Of course these are just words so far. But they are words coming from someone who seems quite serious about his mission. That mission being Orthodox unity in North America.

Thoughts?

3 comments:

Unknown said...

Someone once told me that you shouldn't wait until you can afford kids to have kids. Because you never will.

Lately I've been admitting my ignorance alot, but maybe there is no right time for some things to happen. Only the time right now.

How's that for an exceptional level of over-simplification? Still, sounds like that's where Met Jonah is headed.

It would seem strange for someone to have told Nina that she was too young and inexperienced to go to Georgia.

The Anti-Gnostic said...

My resolution for next year is to attend every pan-Orthodox Vespers during Lent. +Jonah is correct that change will only come from the ground here. The Orthodox homelands are in demographic freefall and their hierarchs know it, so they will kick the can down the road for as long as possible. But eventually there won't be enough Orthodox over THERE to bother coming over HERE, and over HERE, the emigrant communities will out-marry, acquire citizenship, forget the mother tongue, succumb to Protestantism, etc. If the Orthodox are going to keep their kids in the pews, then they will need to present them with an American Church, albeit one of Arabic/Slavic heritage.

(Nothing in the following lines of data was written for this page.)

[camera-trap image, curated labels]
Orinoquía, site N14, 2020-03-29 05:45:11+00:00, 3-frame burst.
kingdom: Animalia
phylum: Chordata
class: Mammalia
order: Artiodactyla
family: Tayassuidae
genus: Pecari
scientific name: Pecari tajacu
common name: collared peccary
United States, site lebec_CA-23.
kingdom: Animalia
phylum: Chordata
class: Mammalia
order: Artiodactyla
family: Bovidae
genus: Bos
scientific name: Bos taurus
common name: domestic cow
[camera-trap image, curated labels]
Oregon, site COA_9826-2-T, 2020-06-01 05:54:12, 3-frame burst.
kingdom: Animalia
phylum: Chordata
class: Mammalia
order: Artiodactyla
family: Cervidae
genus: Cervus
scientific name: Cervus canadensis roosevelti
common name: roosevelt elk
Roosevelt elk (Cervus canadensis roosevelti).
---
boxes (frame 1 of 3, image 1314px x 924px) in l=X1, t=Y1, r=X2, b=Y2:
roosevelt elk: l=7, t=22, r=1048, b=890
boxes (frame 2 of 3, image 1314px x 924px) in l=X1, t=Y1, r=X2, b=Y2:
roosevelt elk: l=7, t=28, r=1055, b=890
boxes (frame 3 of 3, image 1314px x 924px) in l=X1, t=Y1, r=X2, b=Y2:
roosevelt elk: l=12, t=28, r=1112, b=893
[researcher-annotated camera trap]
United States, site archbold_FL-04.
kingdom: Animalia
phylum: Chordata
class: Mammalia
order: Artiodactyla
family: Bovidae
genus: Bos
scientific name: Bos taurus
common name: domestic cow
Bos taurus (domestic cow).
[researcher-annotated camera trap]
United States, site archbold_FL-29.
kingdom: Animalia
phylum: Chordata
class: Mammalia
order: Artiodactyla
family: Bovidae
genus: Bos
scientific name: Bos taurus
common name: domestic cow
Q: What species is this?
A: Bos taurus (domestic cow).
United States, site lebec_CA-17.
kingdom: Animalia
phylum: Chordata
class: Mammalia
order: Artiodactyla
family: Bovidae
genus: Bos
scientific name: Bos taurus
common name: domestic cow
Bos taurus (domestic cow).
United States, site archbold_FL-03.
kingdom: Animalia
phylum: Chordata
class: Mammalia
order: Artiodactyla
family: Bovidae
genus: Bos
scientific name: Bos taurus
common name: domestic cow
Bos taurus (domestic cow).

I think the OCA and the AOCA will eventually merge. The Greeks have their heads in the sand. They've got one, maybe two generations left before out-marriage completely undercuts them. Events on the ground in America will eventually outrun the Phanar. That See may even be vacant by then.

Anonymous said...

A unified local Orthodox Church is not inconsistent with guidance from the Old Country. For example, and American Orthodox Church could autonomous, not autocephalus, and be under the watch of one or more Old World Churches -- say a committee comprising the Patriarchate of Moscow, Athens, and Damascus.